# Does loosing body fat help speed up muscle growth?



## pras1011 (Apr 18, 2008)

Basically does having less fat mean that your body will build muscle quicker?


----------



## MXD (Jan 23, 2008)

Yes you'll have more testosterone as aromatise enzymes are loacted in adipoise tissue.


----------



## Guest (Jun 3, 2008)

that i did not know


----------



## Iron19 (Jan 18, 2008)

Mrdaveyk said:


> that i did not know


Same with me. Learn something new everyday.


----------



## pras1011 (Apr 18, 2008)

MXD said:


> Yes you'll have more testosterone as aromatise enzymes are loacted in adipoise tissue.

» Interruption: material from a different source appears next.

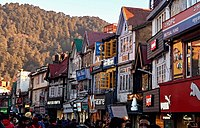 The Mall Road is the central business district of Shimla, Himachal Pradesh's capital city.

Thanks. Can you translate that to english? Sorry! Can you explain your sentence?

Thanks a lot


----------



## MXD (Jan 23, 2008)

Lol rep me then you a$$es :tongue:

Basically your free testosterone is detemined by how much doesnt bind to shbg (sec hormone binding gobulin) and how much gets converted to estrogen via the aromatize enzyme. Less fat = less aromatise enzyme = more free T


----------



## pras1011 (Apr 18, 2008)

Thanks. Whats SHBG?

What percentage of body fat do you need to be at the minimum?


----------



## pauly7582 (Jan 16, 2007)

Not strictly true I'm afraid. The aromatase enzyme is found in many tissues including gonads, brain, placenta, blood vessels, skin, bone as well as adipose tissue

Tesosterone will always be regulated by aromatase from these sites no matter how lean you get. What is always overlooked, and has been here, are the growth and differentiation effects of oestrogen. Oestrogen is essential for muscle building.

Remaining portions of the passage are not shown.